Saved entries:

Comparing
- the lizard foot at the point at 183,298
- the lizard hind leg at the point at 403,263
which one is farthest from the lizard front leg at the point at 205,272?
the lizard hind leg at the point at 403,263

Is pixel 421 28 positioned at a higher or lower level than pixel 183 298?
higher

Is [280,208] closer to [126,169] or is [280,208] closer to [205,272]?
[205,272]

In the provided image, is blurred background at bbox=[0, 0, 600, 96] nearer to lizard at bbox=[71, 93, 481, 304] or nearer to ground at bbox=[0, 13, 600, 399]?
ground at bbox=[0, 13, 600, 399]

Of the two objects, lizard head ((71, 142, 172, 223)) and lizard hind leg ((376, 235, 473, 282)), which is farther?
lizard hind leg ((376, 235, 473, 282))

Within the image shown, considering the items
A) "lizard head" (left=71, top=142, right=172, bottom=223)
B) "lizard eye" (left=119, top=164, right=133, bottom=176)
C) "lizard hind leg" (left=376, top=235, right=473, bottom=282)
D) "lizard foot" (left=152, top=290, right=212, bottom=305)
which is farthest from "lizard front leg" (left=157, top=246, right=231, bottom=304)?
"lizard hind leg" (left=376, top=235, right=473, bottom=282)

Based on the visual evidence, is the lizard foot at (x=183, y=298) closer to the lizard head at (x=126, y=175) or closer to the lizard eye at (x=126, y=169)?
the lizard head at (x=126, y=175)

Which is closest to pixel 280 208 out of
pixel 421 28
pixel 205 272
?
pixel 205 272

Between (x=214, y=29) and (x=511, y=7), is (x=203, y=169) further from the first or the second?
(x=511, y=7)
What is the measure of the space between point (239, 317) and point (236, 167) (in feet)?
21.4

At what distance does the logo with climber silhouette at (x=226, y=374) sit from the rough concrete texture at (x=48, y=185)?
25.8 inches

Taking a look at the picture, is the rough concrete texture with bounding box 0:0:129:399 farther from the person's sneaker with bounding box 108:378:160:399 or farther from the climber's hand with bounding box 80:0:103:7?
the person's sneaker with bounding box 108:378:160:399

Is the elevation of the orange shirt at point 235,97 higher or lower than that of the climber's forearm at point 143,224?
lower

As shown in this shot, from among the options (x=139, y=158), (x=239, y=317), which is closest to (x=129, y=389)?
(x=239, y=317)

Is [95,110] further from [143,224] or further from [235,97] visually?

--- WHAT THE TASK ASKS ---
Reproduce all of the entries with "lizard foot" swapped for "lizard paw" everywhere, leaving every other part as it is.

--- TASK RESPONSE ---
Comparing
- the lizard paw at the point at 183,298
- the lizard hind leg at the point at 403,263
which one is farthest from the lizard front leg at the point at 205,272?
the lizard hind leg at the point at 403,263

Is pixel 421 28 positioned at a higher or lower level than pixel 183 298?
higher

Is [280,208] closer to [126,169] or is [280,208] closer to [205,272]?
[205,272]

In the provided image, is blurred background at bbox=[0, 0, 600, 96] nearer to lizard at bbox=[71, 93, 481, 304] or nearer to ground at bbox=[0, 13, 600, 399]?
ground at bbox=[0, 13, 600, 399]

Of the two objects, lizard head ((71, 142, 172, 223)) and lizard hind leg ((376, 235, 473, 282)), which is farther?
lizard hind leg ((376, 235, 473, 282))

Within the image shown, considering the items
A) "lizard head" (left=71, top=142, right=172, bottom=223)
B) "lizard eye" (left=119, top=164, right=133, bottom=176)
C) "lizard hind leg" (left=376, top=235, right=473, bottom=282)
D) "lizard paw" (left=152, top=290, right=212, bottom=305)
which is farthest from "lizard front leg" (left=157, top=246, right=231, bottom=304)?
"lizard hind leg" (left=376, top=235, right=473, bottom=282)

Based on the visual evidence, is the lizard paw at (x=183, y=298) closer to the lizard head at (x=126, y=175) or closer to the lizard eye at (x=126, y=169)?
the lizard head at (x=126, y=175)

Which is closest to pixel 280 208 out of
pixel 421 28
pixel 205 272
?
pixel 205 272

Between (x=214, y=29) and (x=511, y=7), is (x=203, y=169) further from the first or the second?
(x=511, y=7)
What is the measure of the space between point (239, 317) and point (236, 167) (in feet)?
21.4

At what distance does the logo with climber silhouette at (x=226, y=374) sit from the rough concrete texture at (x=48, y=185)?
25.8 inches

Taking a look at the picture, is the rough concrete texture with bounding box 0:0:129:399 farther from the person's sneaker with bounding box 108:378:160:399 or farther from the climber's hand with bounding box 80:0:103:7?
the person's sneaker with bounding box 108:378:160:399

Is the elevation of the orange shirt at point 235,97 higher or lower than that of the climber's forearm at point 143,224?
lower

As shown in this shot, from among the options (x=139, y=158), (x=239, y=317), which is closest to (x=129, y=389)?
(x=239, y=317)

Is [95,110] further from [143,224] or further from [235,97] visually?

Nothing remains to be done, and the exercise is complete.